Flinders Ranges – Coober Pedy

Our next destination after the Flinders Ranges was Leigh Creek.  We travelled to Leigh Creek via Blinman then the gravel through the Parachilna Gorge to Parachilna then up to Leigh Creek.  We were leaving the van at Leigh Creek and going out to the Gammon Ranges National Park.  This is where Arkaroola is as most people would know of.  We were told that this wasn’t as good as it used to be and was a bit run down now.  But we didn’t let that deter us and we still planned to go.

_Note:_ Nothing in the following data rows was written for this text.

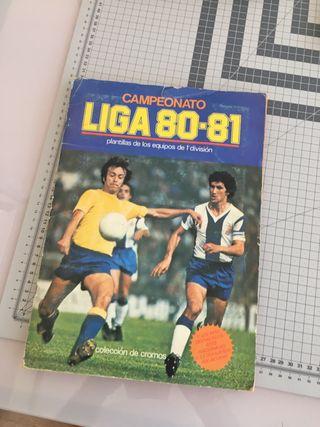 2 álbumes fútbol liga 79-80 y 80-81.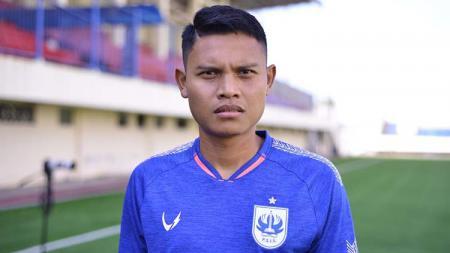 Salah satu pemain PSIS Semarang, Fandi Eko Utomo, mendapat suntikan semangat saat melakoni pemusatan latihan (TC) di Surabaya menjelang lanjutan Liga 1 2020. - INDOSPORT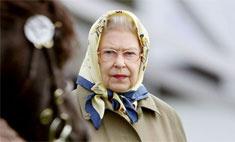 Елизавета II снова на коне!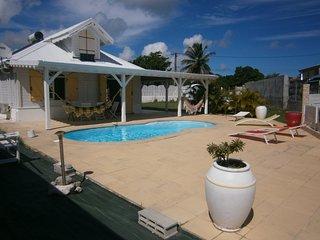 Très belle villa créole avec piscine privative à 15 minutes des  belles plages - Sainte-Anne vacation rentals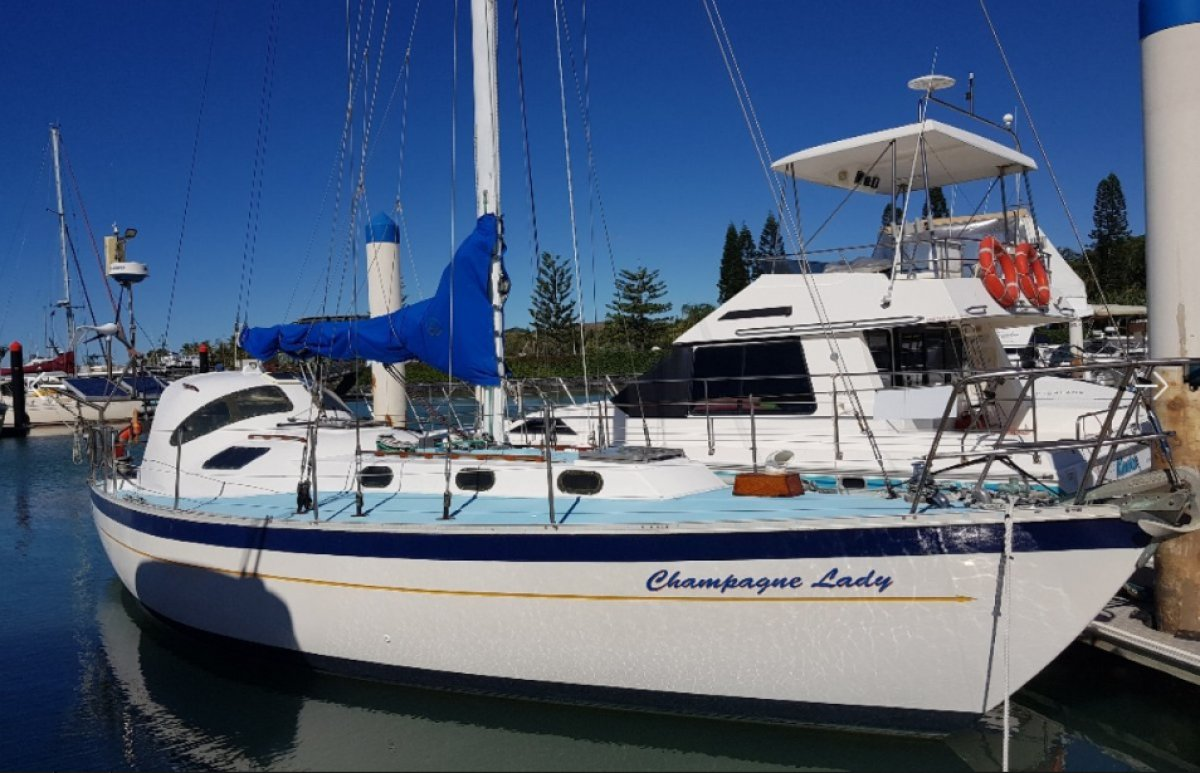 Swanson 36 Champagne Lady. Time to sell my liveaboard.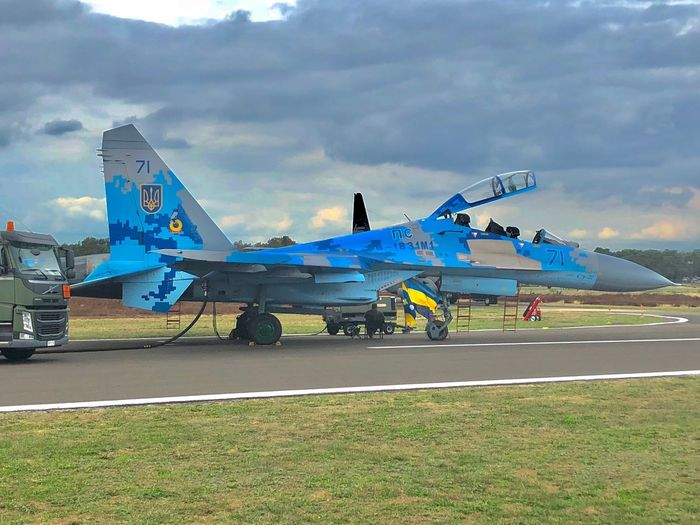 Su-27 Flanker Flanker Su-27 Air Vehicle Airplane Transportation Mode Of Transportation Airport Sky Cloud - Sky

Leigh Creek was a mining town that was built for the coal mine nearby.  The coal from here was sent to the Port Augusta Power Station and when that was closed it meant the end of Leigh Creek.  To their credit the locals have got together and are putting in a huge effort to keep the town going and making it very welcome for visitors, and I think it will pay off for them.  Just a few kilometres down the road is the town of Copley that has a great bakery that sells yummy pies and delicious quondong tarts.  Definitely worth a short detour to sample these.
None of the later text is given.